A Democratic landslide, but not in Nevada
Special to the Nevada Appeal
Last Tuesday’s mid-term election may have been a Democratic landslide elsewhere in the country, but not here in Nevada. Nevertheless, President Bush and his Republican allies have only themselves to blame for their devastating losses on Tuesday.
Two main issues – Iraq and congressional scandals – sent Bush and the Republicans to a crashing electoral debacle as Democrats took control of both houses of Congress, elevating Nevada’s own Sen. Harry Reid to the powerful position of Senate Majority Leader. In all, Democrats gained nearly 30 seats in the House of Representatives and won the Senate 51-49 when Sen. George Allen (R-Va.), once a GOP presidential hopeful, lost to anti-war Democrat Jim Webb by the narrowest of margins.
The voters spoke loudly and clearly: They want President Bush to find an honorable way out of the Iraqi quagmire and they want Congress to clean up its act. Last Tuesday’s election could have been subtitled “Republicans behaving badly” in the wake of sordid political scandals involving former House Majority Leader Tom Delay and ex-congressmen Duke Cunningham, Bob Ney and Mark Foley, among others.
Here in Nevada, however, Republicans bucked the Democratic landslide by winning four of the state’s top elective offices: Governor, U.S. Senator and two of our three congressional seats. Rep. Jim Gibbons of Reno – fighting last-minute charges involving a Las Vegas cocktail waitress, an illegal immigrant nanny and a big campaign contributor – defeated Democratic challenger Dina Titus of Las Vegas in the governor’s race, proving that Nevada is still a red state. GOP Sen. John Ensign easily defeated Democratic carpetbagger Jack Carter while Republican Dean Heller of Carson City outpolled Democrat Jill Derby to win the Northern Nevada congressional seat being vacated by Gibbons; however, Ms. Derby ran a strong race in a heavily Republican district. Republican Jon Porter and Democrat Shelley Berkley retained their Southern Nevada congressional seats.
On the other hand, Democrats won four statewide offices – Secretary of State, Treasurer, Controller and Attorney General – to break a GOP stranglehold on state government. I was happy with those results except for Secretary of State, where Ross Miller defeated Danny Tarkanian, who advocated strict voter ID requirements.
After their electoral sweep, national Democratic leaders Reid and Rep. Nancy Pelosi, of San Francisco, sounded conciliatory notes. Ms. Pelosi promised to be “Speaker of the House, not speaker of the Democrats,” and said that possible impeachment of the president is “off the table.” For his part, although he said that “Americans … are tired of the failures of the last six years,” Sen. Reid vowed to work with Bush and Republican colleagues to solve the nation’s problems.

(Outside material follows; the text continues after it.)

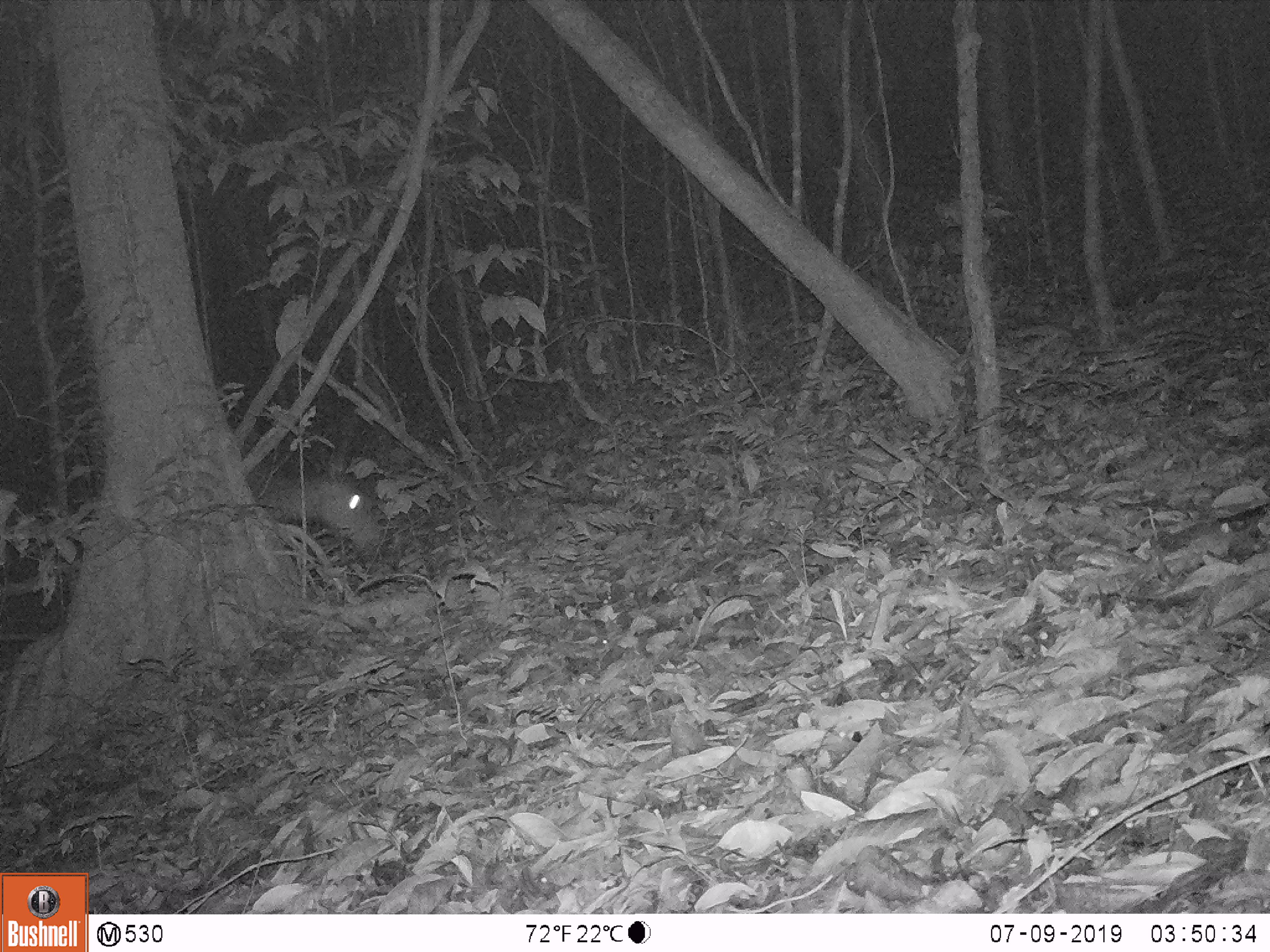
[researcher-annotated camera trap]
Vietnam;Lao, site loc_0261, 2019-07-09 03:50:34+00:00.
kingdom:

Bush took responsibility for the Republican wipeout and even made some bipartisan noises in a post-election news conference. And more importantly, he recognized the failure of his Iraq policy by firing (at long last) the main architect of that policy, Defense Secretary Don Rumsfeld, and replacing him with former CIA Director Bob Gates, a much less ideological Washington insider. “I recognize that many Americans voted … to register their displeasure with the lack of progress being made there (in Iraq),” the president acknowledged. Gates is also a member of former Secretary of State James Baker’s Iraq study group, which will soon make recommendations for a new course of action in that war-torn country. Meanwhile, the death toll continues to rise as our troops remain trapped in the midst of a bloody civil war between rival religious factions.
Many leading Republicans, including former House Majority Leader Dick Armey, called for some soul-searching. Writing in the Wall Street Journal, Armey recalled the GOP “Contract With America” revolution of 1994, which sought to “return money and power back to the American people.” Eventually, he wrote, “policy innovators” were replaced by “political bureaucrats” whose question became, “How do we hold on to power?” And that led to a collapse of fiscal discipline as the GOP became the party of Big Government.

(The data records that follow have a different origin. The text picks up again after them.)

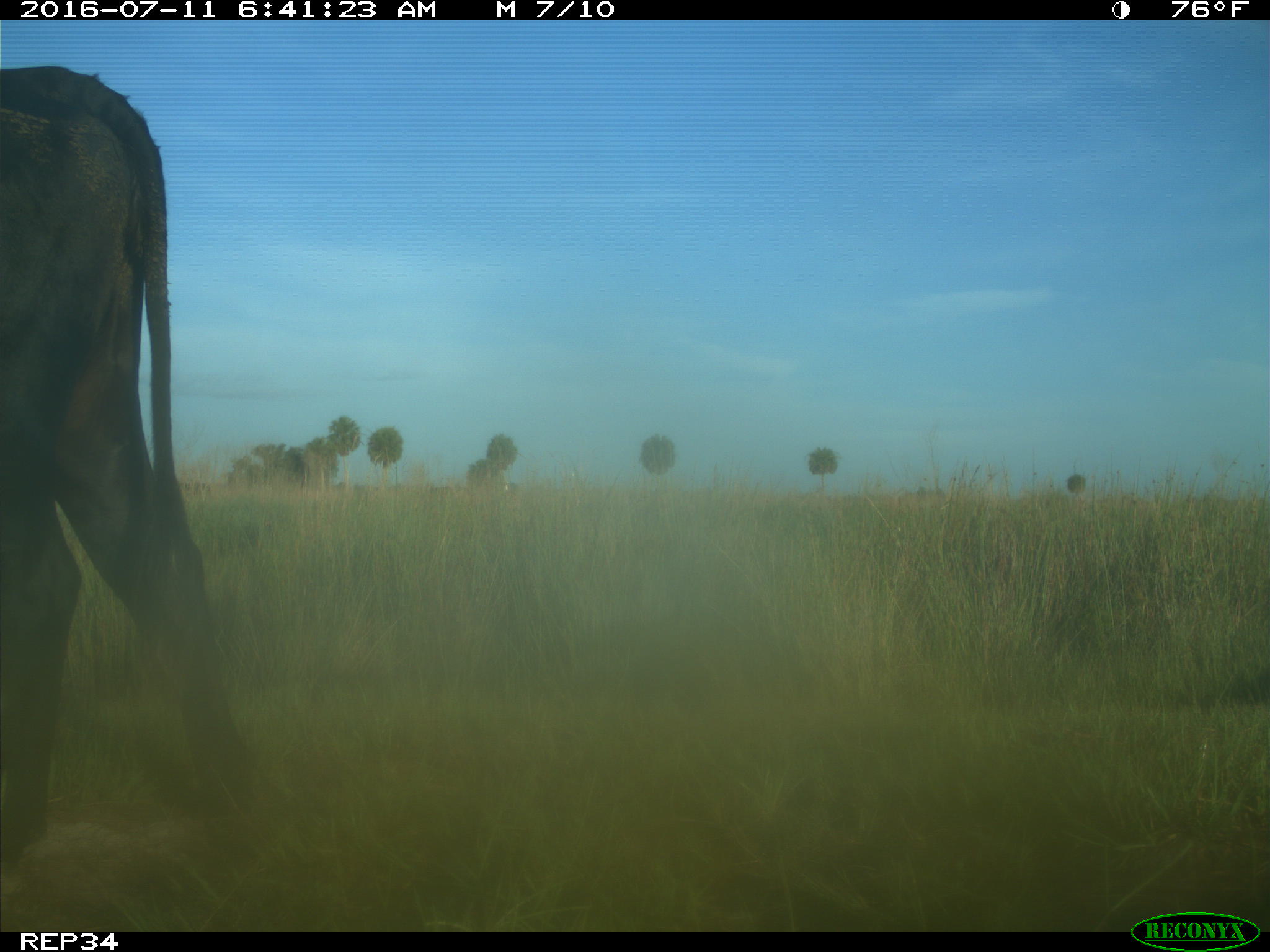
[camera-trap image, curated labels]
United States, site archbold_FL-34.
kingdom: Animalia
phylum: Chordata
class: Mammalia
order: Artiodactyla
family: Bovidae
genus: Bos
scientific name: Bos taurus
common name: domestic cow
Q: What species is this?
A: Bos taurus (domestic cow).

I think Armey is right as too many Republicans have abandoned the core principles that brought them to power in ’94. This is a positive development, however, because both major parties must now seek bipartisan solutions to Iraq, illegal immigration, health care and other pressing national problems. I wish them well.
I was generally pleased with Nevada voters’ decisions on ballot initiatives because I favored an increase in the minimum wage and a statewide smoking ban in places that serve food, and strongly opposed a marijuana legalization measure, which failed on a decisive 56-44 vote. Although the potheads have vowed to return for a third try at making Nevada the first state in the nation to legalize a dangerous drug, I urge them to go home and leave us alone. But I do want to thank them again for spending millions of dollars in our state on their failed initiative. We Nevada taxpayers are grateful.
• Guy W. Farmer, a semi-retired journalist and former U.S. diplomat, resides in Carson City. He was an election worker last Tuesday.